Last week began year three of widowhood. Weirdly, it was not the day that The Husband died that was the difficult one this year. Rather, it was five days prior. That day, his doctor sat me down and said that he'd deteriorated and she was not sure he'd recover. Ever.
She wanted me to make a decision. A decision I did have to make, ultimately. But not that day because although The Husband could not speak (he had a tracheostemy), that did not mean that he was not lucid and that he didn't understand what was happening to, and around him. He could still communicate. He had agency. Some, at least. I was not going to rob him of what little dignity he had left. It was not for me to decide whether he should live or die. That decision was his to make.
It's a conversation I have difficulty reliving.
He wanted to come home.
That might - might - have been possible if he was again sedated and given another round of hectic intravenous drugs. He - and I knew - that he might never wake up again. He did tell me that even in his sedated state, he knew when I was there. We'd been through that twice before.
When we took his wedding ring off, before the sedative took effect, I promised to wear it and to be there every day. I did. I was.
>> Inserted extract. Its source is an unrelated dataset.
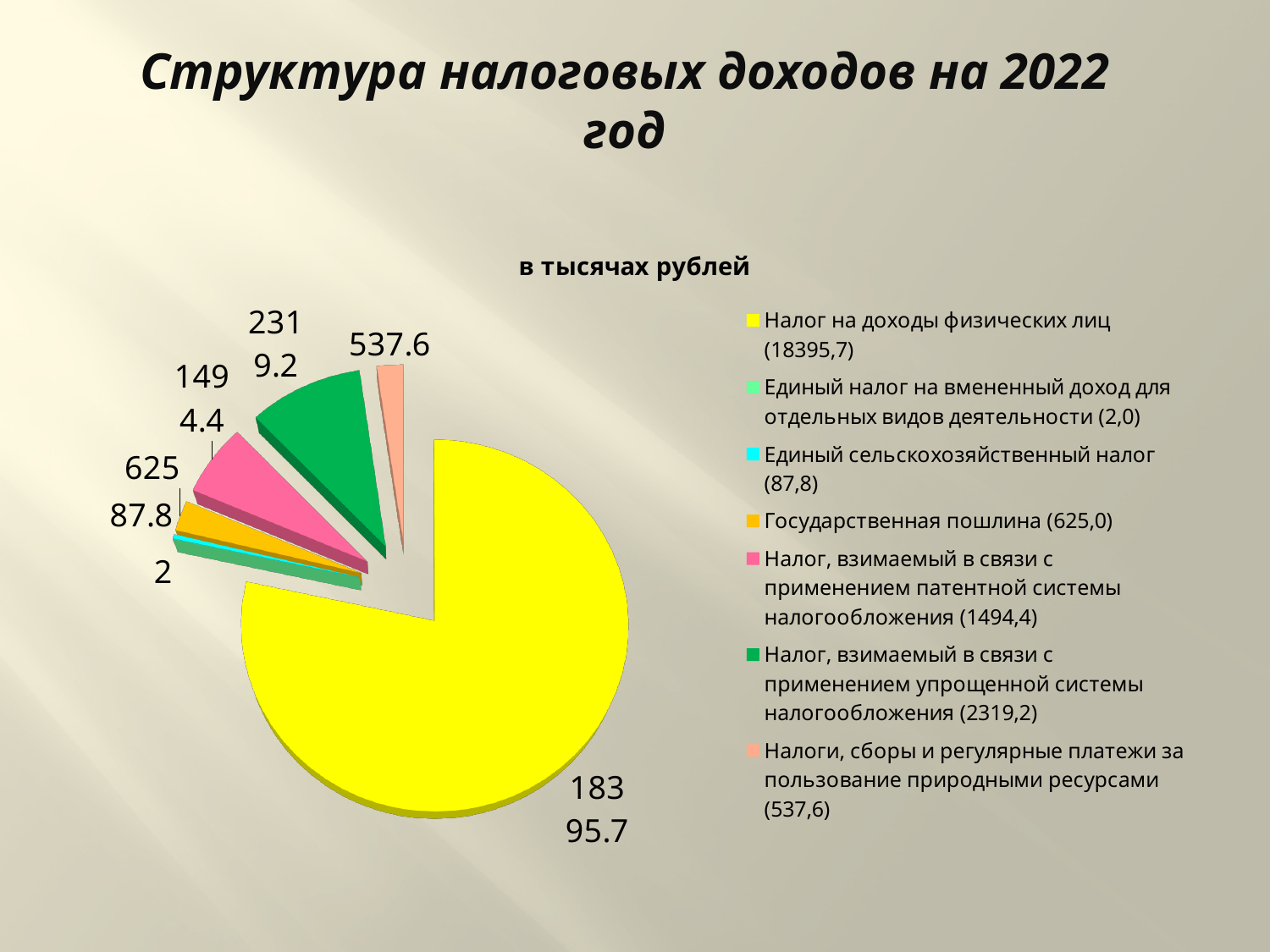
What is the value shown for Налоги, сборы и регулярные платежи за пользование природными ресурсами? 537.6 What value does the legend give for Налог, взимаемый в связи с применением упрощенной системы налогообложения? 2319,2 What is the value shown for Государственная пошлина? 625 How many entries does the legend list? 7 Which category has the largest slice of the pie? Налог на доходы физических лиц Which is larger: Государственная пошлина or Единый сельскохозяйственный налог? Государственная пошлина Which category has the smallest slice of the pie? Единый налог на вмененный доход для отдельных видов деятельности What unit is stated above the chart? в тысячах рублей How many categories does the pie chart have? 7 What is the value shown for Единый сельскохозяйственный налог? 87.8 What is the difference between the values for Государственная пошлина (625) and Единый сельскохозяйственный налог (87.8)? 537.2 What kind of chart is shown on the slide? pie chart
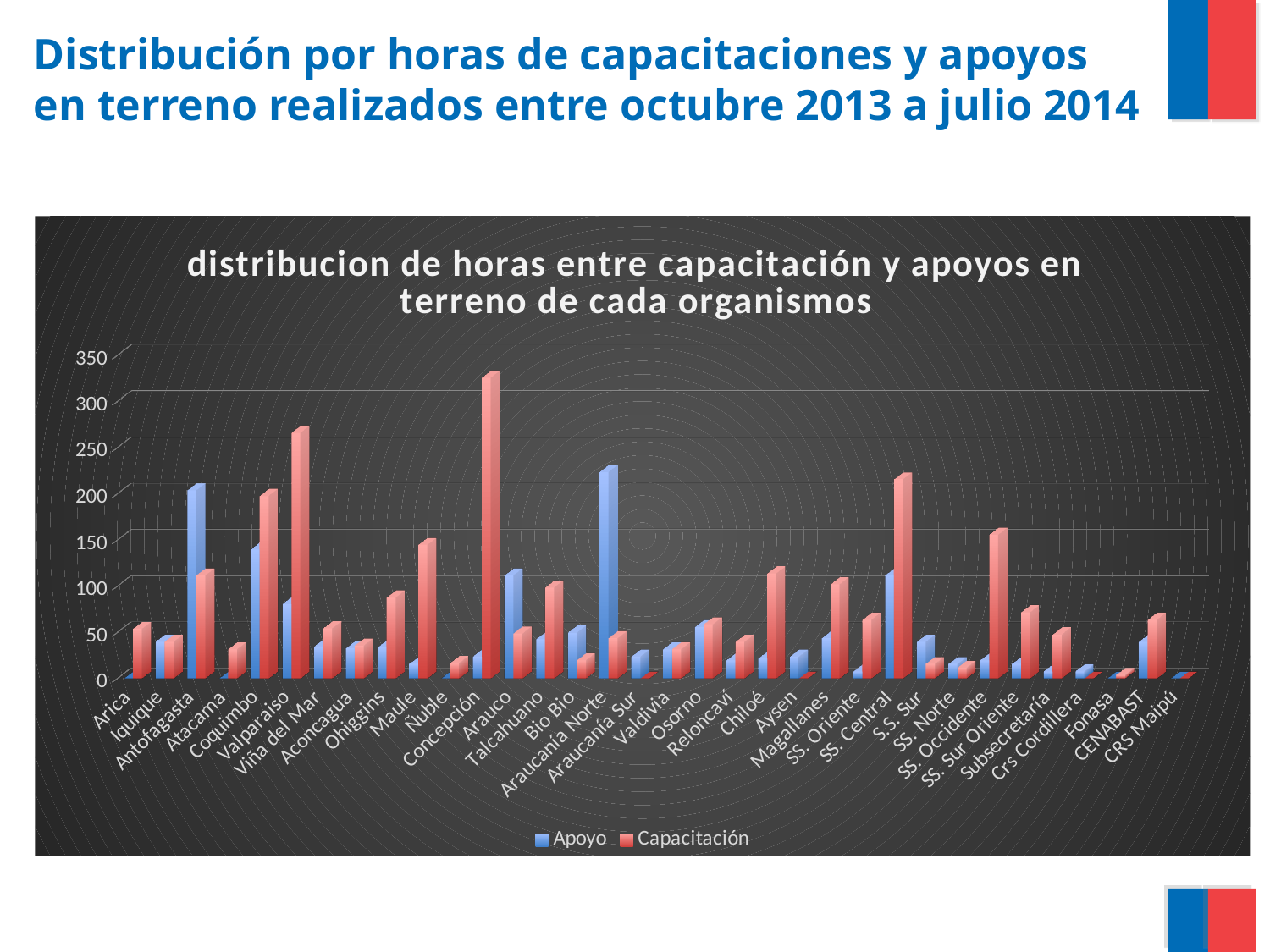
Which series is shown in blue? Apoyo Which is larger, the Capacitación value for Concepción or for Valparaíso? Concepción What is the title of the chart? distribucion de horas entre capacitación y apoyos en terreno de cada organismos How many series does the legend list? 2 Which is larger, the Apoyo value for Antofagasta or for Atacama? Antofagasta For Coquimbo, which series has the larger value, Apoyo or Capacitación? Capacitación Is the Apoyo value for Antofagasta greater or less than 150? greater What kind of chart is shown on the slide? bar chart Which category has the highest Capacitación value? Concepción Is the Capacitación value for Maule greater or less than 100? greater Is the Capacitación value for Valparaíso greater or less than 200? greater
He rallied over night. It was short-lived. The day after that, the machines - yes, over the 37 days that he was in ICU, I learned their language - told me that everything was deteriorating. The drugs were not working and the machines were keeping his body alive.
I was confronted with making the decision I had refused to take five days earlier. It was a fait accompli because we had - many times - discussed that neither of us was to prolong the inevitable for the other.
This is one of the last photographs of us together - at a wedding. Taken just a few weeks before he went into hospital.
Every year when the aloes flower, from the moment the buds emerge, I am reminded of The Husband's last weeks. One of the things I'd do, is take photographs of their progress and show them to him. I took these a couple of days ago.